§ **Assignment**
Reproduce, word for word, the part of the bow comparison thread from "I have not shot" to "for the 101st.".

# Bowtech 101st airborne VS. Elite agil



## baseball21 (Oct 31, 2008)

I dont know wherter to get the bowtech 101st for $500 or If I should get the elite agil with a ripcord rest for $700, Does anyone have any experience with either of these?


----------



## Archieup (Jun 28, 2006)

*101st:*

I own a 101st and it is my favorite bow to date.


----------



## nolejoel (Jan 4, 2007)

I have not shot the agil but I have shot several other elite bows. great bows but for $700 the aigil is not worth it!!!!!!!!!! for that you could buy a brand new bowtech or elite and outfit it!! 

the 101st is probably the best shooting bow I have had, I own an elite gto and gt500 and prefer to shoot the 101st. even though I own one I think that $500 is a little high for the 101st.

§ **Recorded data**
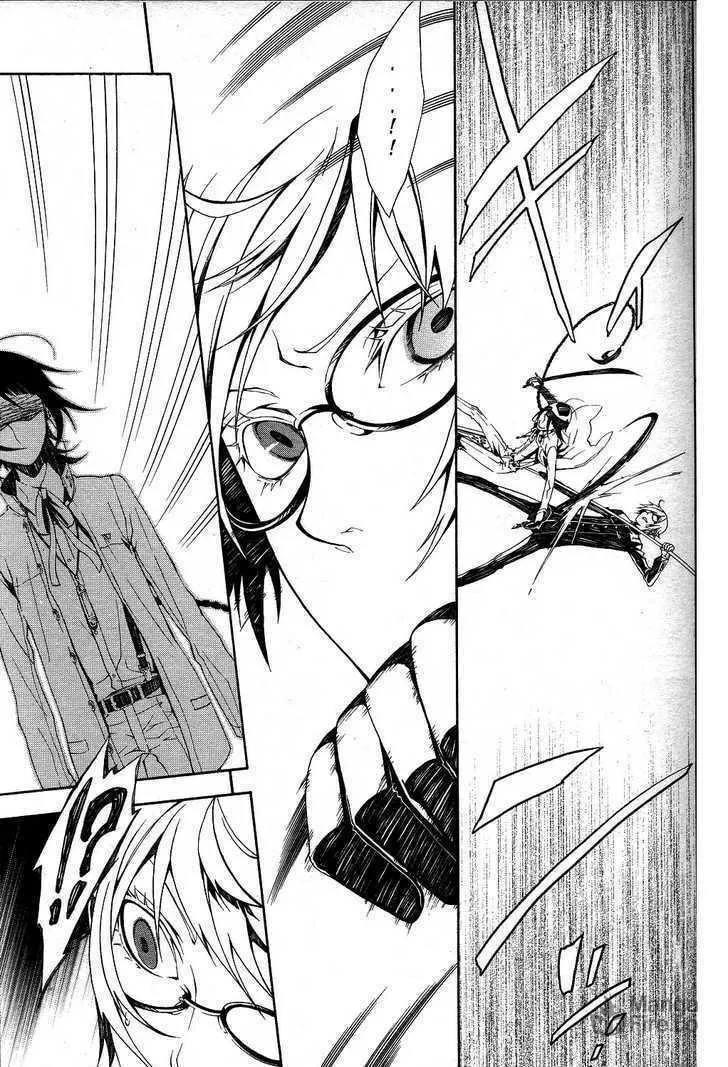 Shirokuro Kitan Chapter 6 page 33 -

§ **Final answer**
I have not shot the agil but I have shot several other elite bows. great bows but for $700 the aigil is not worth it!!!!!!!!!! for that you could buy a brand new bowtech or elite and outfit it!! 

the 101st is probably the best shooting bow I have had, I own an elite gto and gt500 and prefer to shoot the 101st. even though I own one I think that $500 is a little high for the 101st.